Core Concepts
This work proposes a taxonomy of downstream tasks that capture how researchers and practitioners have been leveraging prompts to utilize the emergent capabilities of Large Language Models (LLMs) for software testing, verification, and related problems.
Abstract
The paper investigates how software testing and verification research communities have been using prompts to leverage the capabilities of Large Language Models (LLMs). The authors first validate whether the concept of "downstream tasks" is adequate to convey the blueprint of prompt-based solutions. They then develop a novel taxonomy of downstream tasks to identify patterns and commonalities in a varied spectrum of Software Engineering problems, including testing, fuzzing, debugging, vulnerability detection, static analysis, and program verification.
The taxonomy is organized hierarchically, with top-level categories capturing different high-level conceptual operations, such as Generative, Evaluative, Extractive, Abstractive, Executive, and Consultative tasks.

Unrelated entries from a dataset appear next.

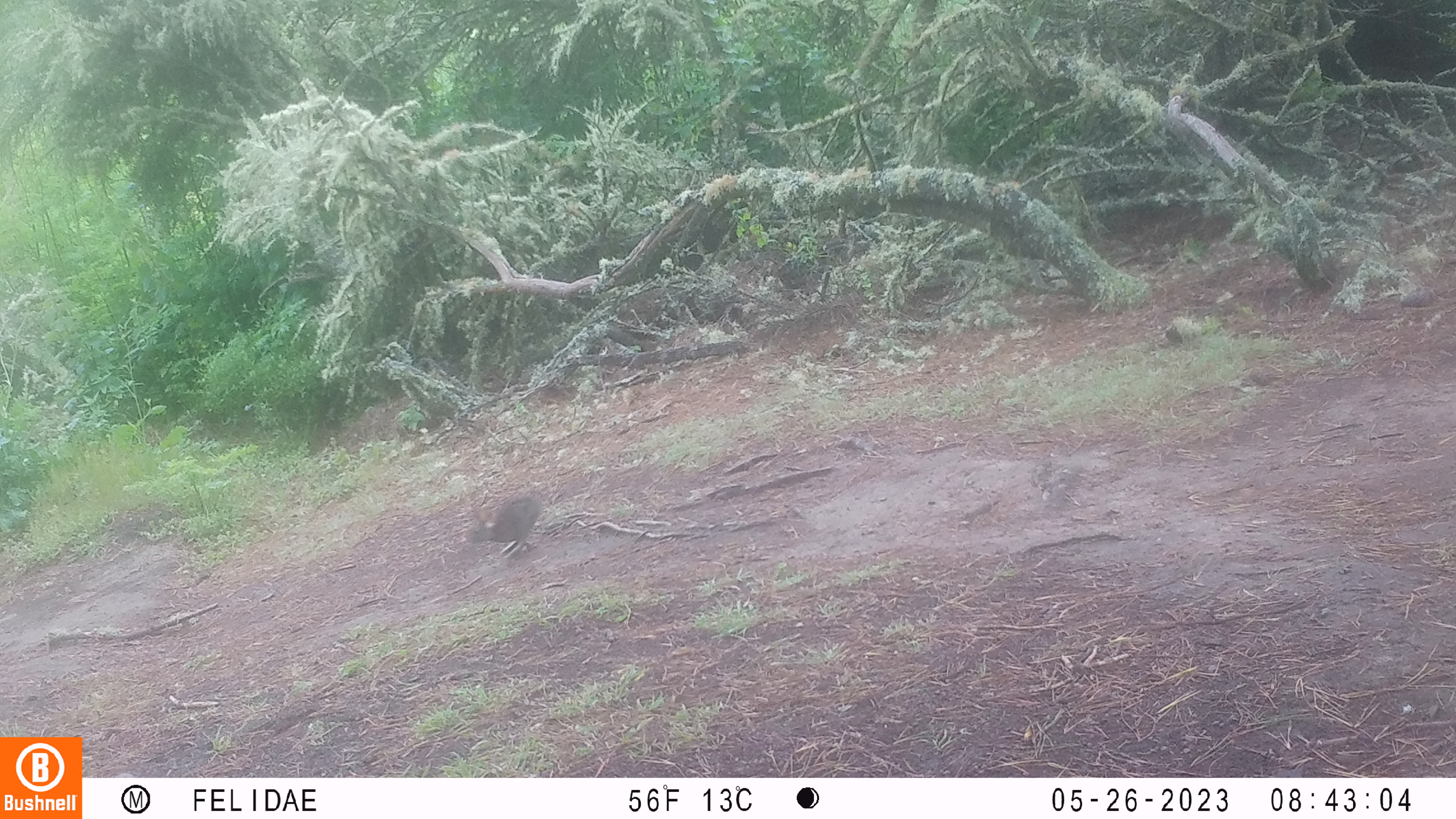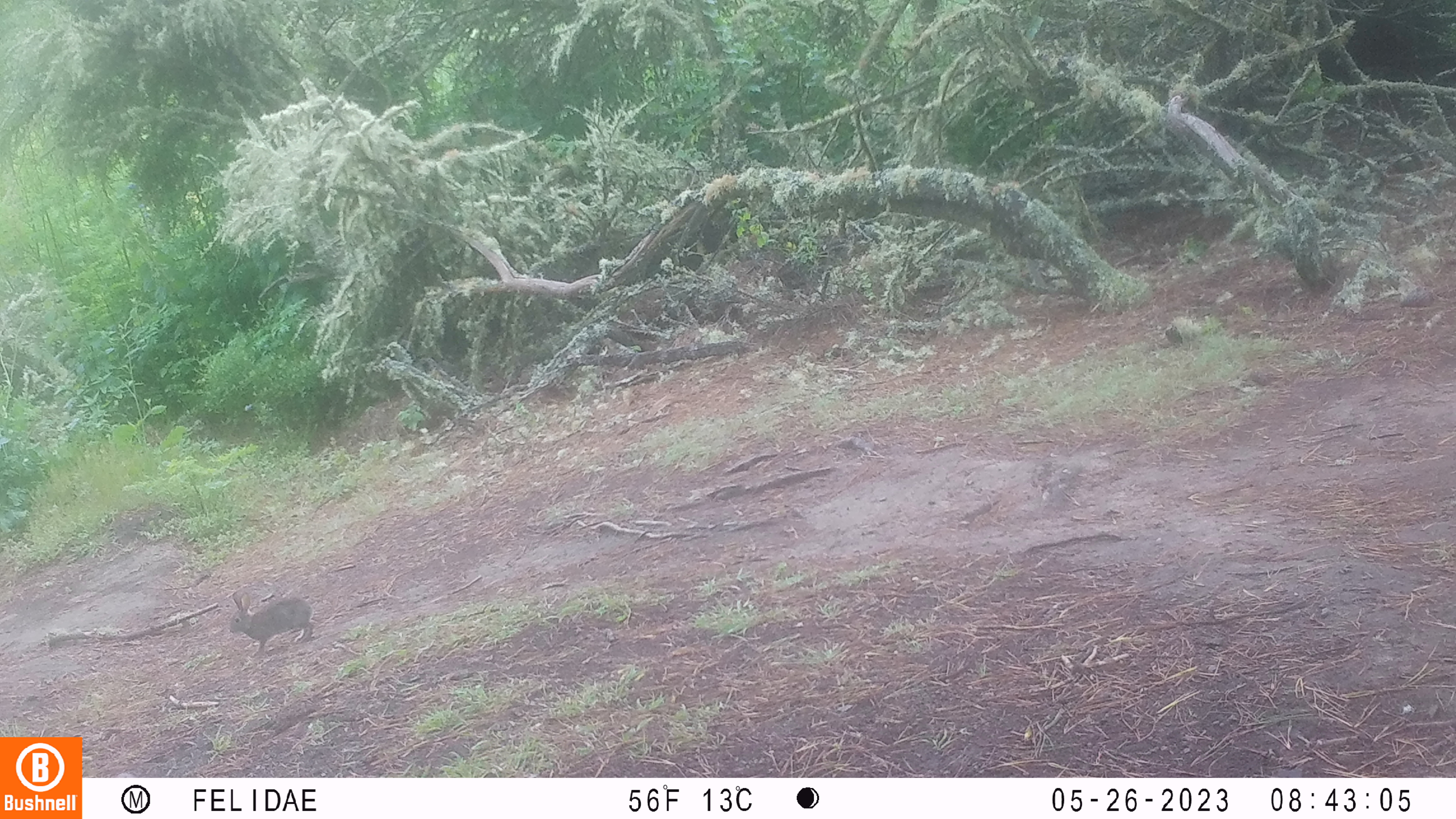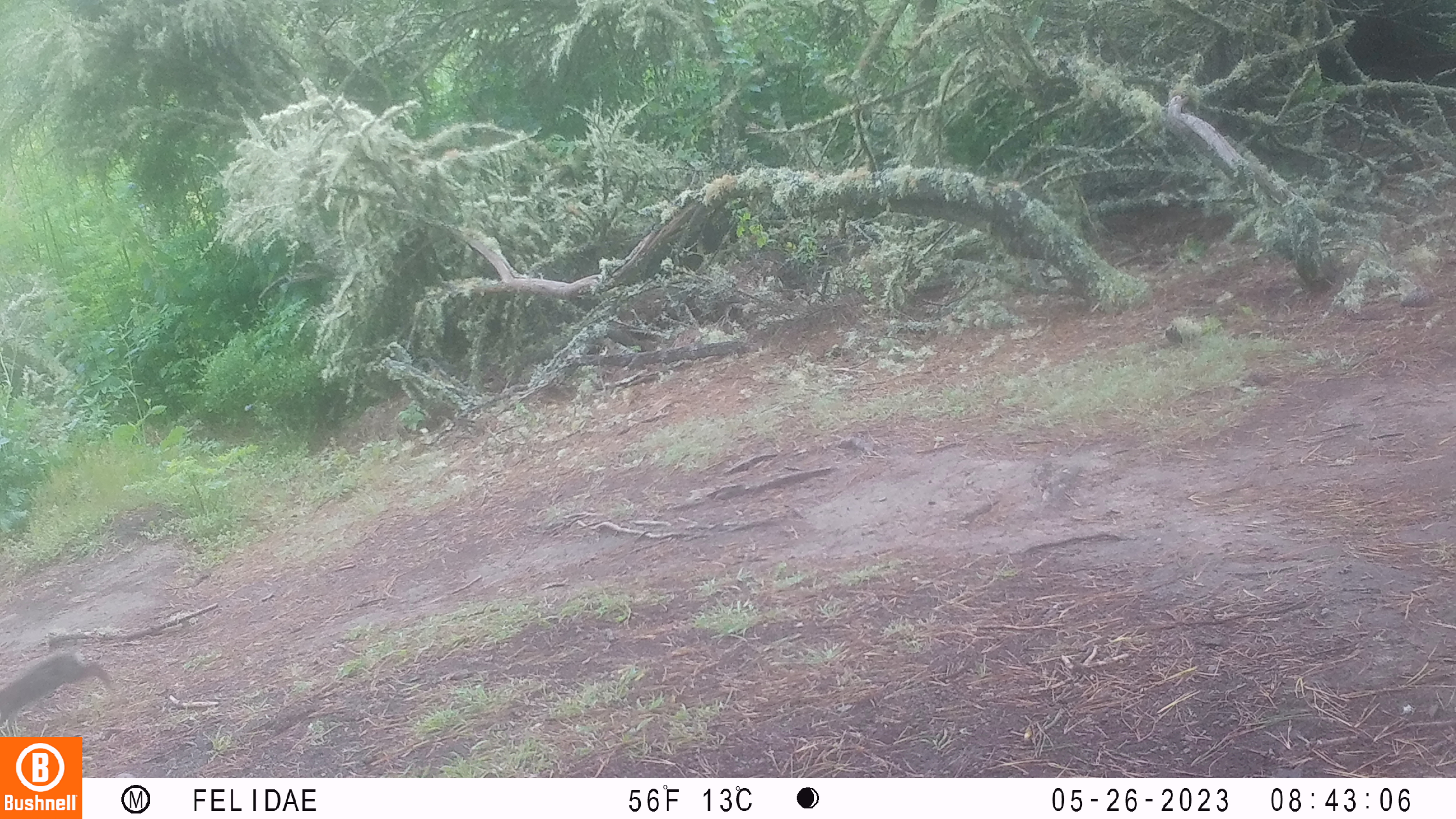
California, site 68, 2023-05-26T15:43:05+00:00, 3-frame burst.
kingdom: Animalia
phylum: Chordata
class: Mammalia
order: Lagomorpha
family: Leporidae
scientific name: Leporidae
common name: rabbit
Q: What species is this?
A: Rabbit (Leporidae).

These categories are further divided into more specific task families based on the type of software artifacts being processed and the nature of the operations performed.
The authors provide detailed tables that summarize the downstream tasks elicited by prompts in various LLM-enabled approaches for software testing, fuzzing, debugging, vulnerability detection, static analysis, and program verification. These tables describe the input-output relationships of the tasks, as well as the integration and orchestration of the LLM components within the overall approach.

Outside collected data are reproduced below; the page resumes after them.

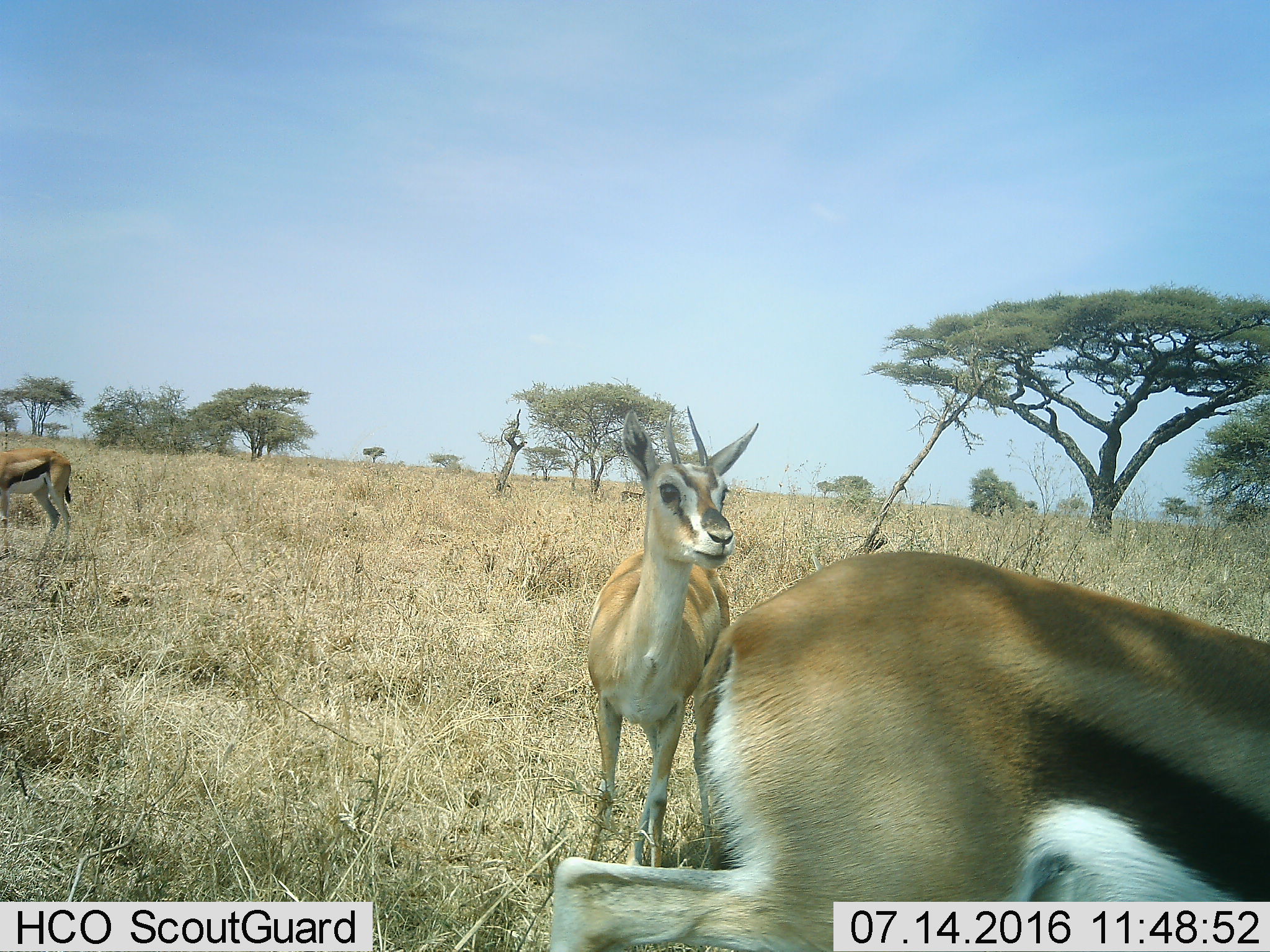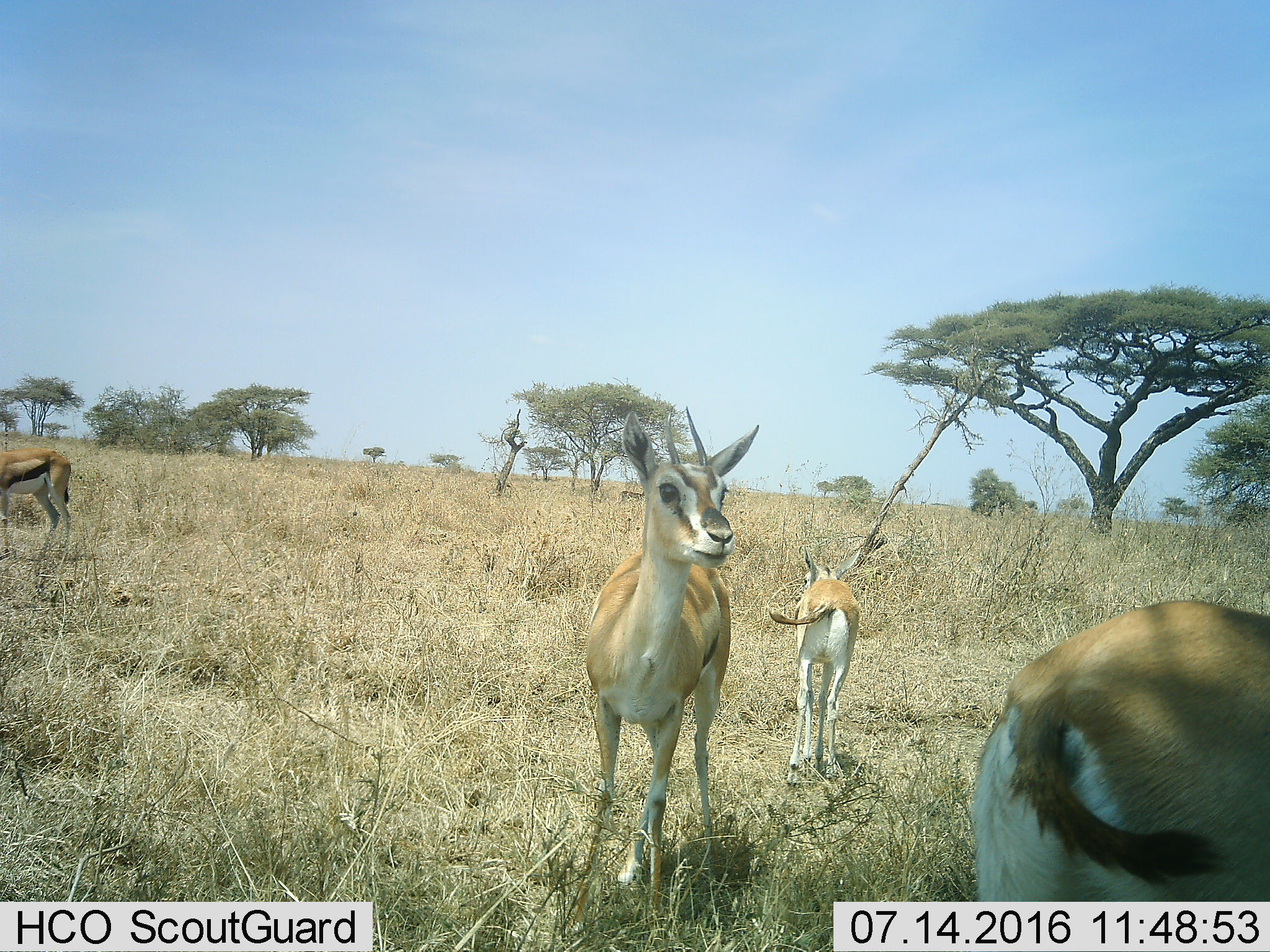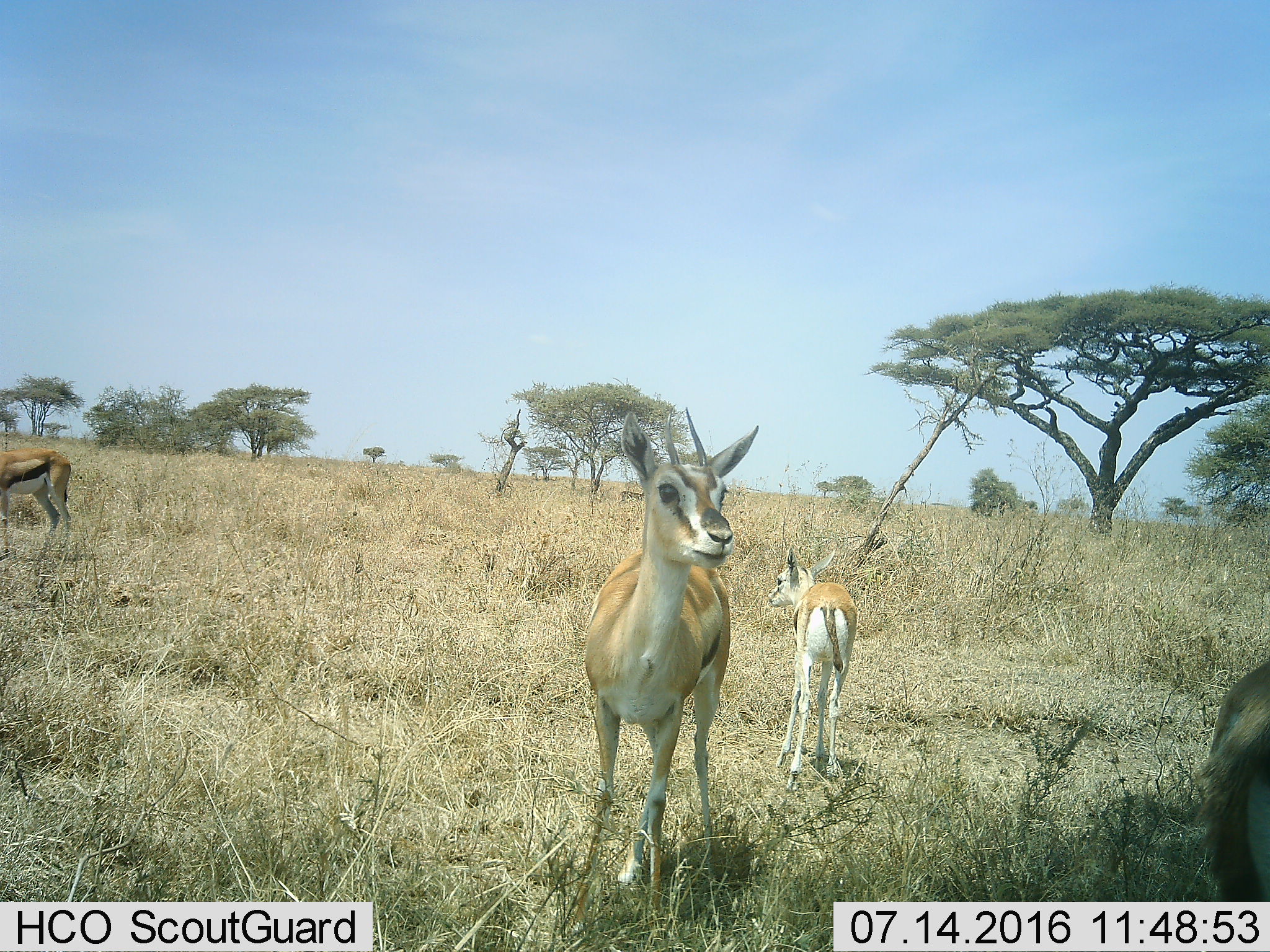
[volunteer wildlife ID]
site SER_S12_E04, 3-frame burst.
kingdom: Animalia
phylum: Chordata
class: Mammalia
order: Artiodactyla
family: Bovidae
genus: Eudorcas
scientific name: Eudorcas thomsonii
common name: thomson's gazelle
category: gazellethomsons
Gazellethomsons (thomson's gazelle) (Eudorcas thomsonii), count 4. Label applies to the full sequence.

The proposed taxonomy helps identify patterns, trends, and unexplored areas in the use of LLMs for software engineering problems. It also provides a framework for discussing design patterns of LLM-enabled approaches, characteristics of task families, and opportunities for future research and development.
Stats
"Prompting has become one of the main approaches to leverage emergent capabilities of Large Language Models [Brown et al. NeurIPS 2020, Wei et al. TMLR 2022, Wei et al. NeurIPS 2022]."
"We were able to recover from the 80 reported papers their downstream tasks and present them homogeneously no matter how sophisticated the underlying probabilistic program is."
"Identified downstream tasks end up being rich in terms nature and functional features and, to the best of our knowledge, some of them were not previously identified in existing taxonomies."
Quotes
"Taxonomies may result in rigid concepts that do not favour the use of versatility of concrete concepts and phenomena like, in this case, inference elicited by prompts. However, we believe abstract organization is worth its risks: one could see patterns, trends, unexplored spots, and a way to recognize when one is in front of a 'brand new specimen' or category of things."
"Even in the case were fine-tuned neural paradigms were already in place (e.g., vulnerability detection), there is an apparent gap between expected LLMs proficiency and the nature of problems and 'classical' solutions (and, thus, one would expect ingenious LLM-enabled solutions)."